Produced by Stacy Fan (Wen-Si) and Weiko Lin (Wei-Ke), ‘100 Days‘ (TUC) was written by Megi Hsu, in collaboration with Weiko Lin, and directed by the Emmy-winning Henry Chan. This film features Johnny Lu (Sze-Ming) as Bo Dan and Tracy Chou (Cai-Shi) as XiaoWei. The rest of the cast, though small, are filled with big characters, typical Chinese people stuck in a time warp that made the film all the more entertaining to watch. From The Unison Company comes the cross-cultural Chinese film ‘100 Days‘, featuring Taiwanese television actors. This film is about the clashing of traditional Chinese culture in a modernized corporate Asian lifestyle. Using the excuse of work, Bo Dan goes home to the village he grew up in to bury his mother. While there, he refuses to be locked into traditional superstitions which his ex-sweetheart and other members of the family are burdened with. The journey that unfolds then is more about his sweetheart, XiaoWei, and overcoming the desires of others so as to chase your own dreams.
Personally, as an Asian American who is tired of the antics of overly dramatic films Asians are known for, I truly enjoyed this movie. Don’t get me wrong, this is still an Asian film. It’s just a bit more Americanized in storytelling, and not so gag worthy. There were still quite a few parts, characteristics, and times where I had to cringe, but not as many as films that were made from Asia do. As far as comparisons go, this film is definitely the ‘How To Lose A Guy In 10 Days‘ (2003) of the fusion film world.
Shot on the Red cameras, the image is clean, romantic, and very well thought out to bring a heavy contrast of the glum business world to the beauty of the wild nature. The style, it seemed, started with the Asian style of filmmaking before a more Americanized structure was placed over it to rein in some of the humor and drama. Being known for the over-the-top drama in Asian films, this film was very Americanized in the storytelling, story structure, and the elements that were worked into the lives of the main characters. I suppose it’s safe to say the story is quite American, but everything else is Asian.

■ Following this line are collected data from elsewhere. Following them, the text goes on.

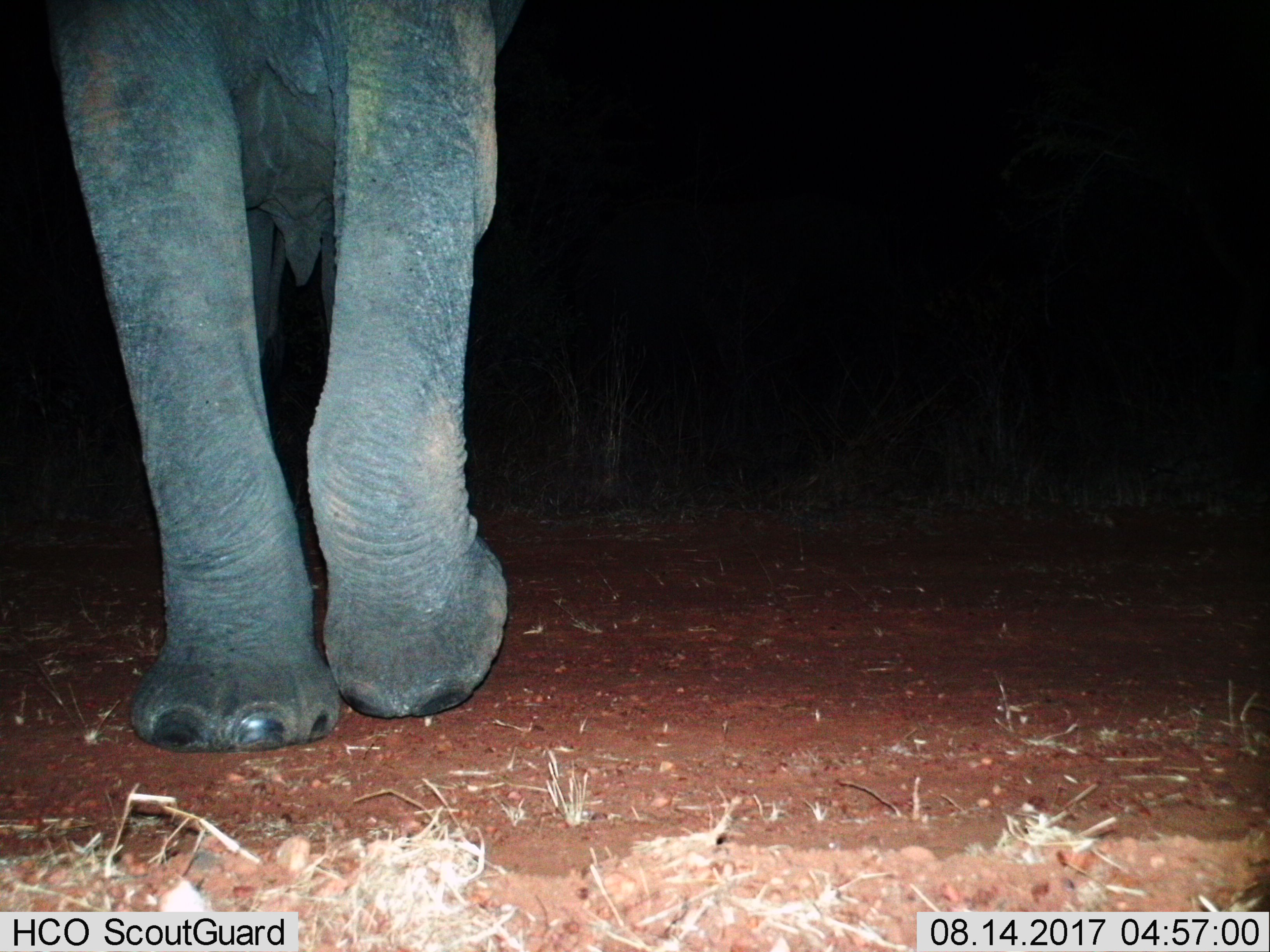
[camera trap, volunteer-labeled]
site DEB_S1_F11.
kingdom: Animalia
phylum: Chordata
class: Mammalia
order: Proboscidea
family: Elephantidae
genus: Loxodonta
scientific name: Loxodonta africana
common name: african bush elephant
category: elephant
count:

The acting was pretty Western. Johnny Lu (Lu Sze-Ming) was consistent and changed as many male protagonists in American films do. Always the one making waves and a mess to be cleaned up, Lu brings Bo Dan from cold and calculating to the honest and compromising corporate manager. Tracy Chou (Chou Cai-Shi) is sweet in the beginning, cute when being deliberately rebellious and challenging, and white a sweetheart who desperately hopes to chase her dreams in the end of the film. Her acting wasn’t great and she’s no Kate Hudson by a long shot, but her role was supported heavily by Julianne Chu (Chu Lui-On) and Soda Voyu (So Da). But much like the supporting actors and actresses in American films, there are happy endings for them as well as everyone else in the film without massive deaths, crying, and plagues.
This film is quite important because of the American essence and presence in the film. The first of many fusions, this film was created and written by Americans to incorporate Chinese traditions and values that are heavily rested in the Asian world. The secular and corrupt tendencies of Western stories are present, but shown through a cultivated conservative Asian way. Through long dialogues filled with exposition and exaggerated acting, the line between Western and Eastern filmmaking is blurred with this film. Perhaps, the main reason I enjoyed it so much was because of the elements at play and the Western story within the Eastern culture. Whether it is a date night or a family night, this film is clean and easy to understand with positive values of family and friendship over the cluttered lifestyle of our modern-day.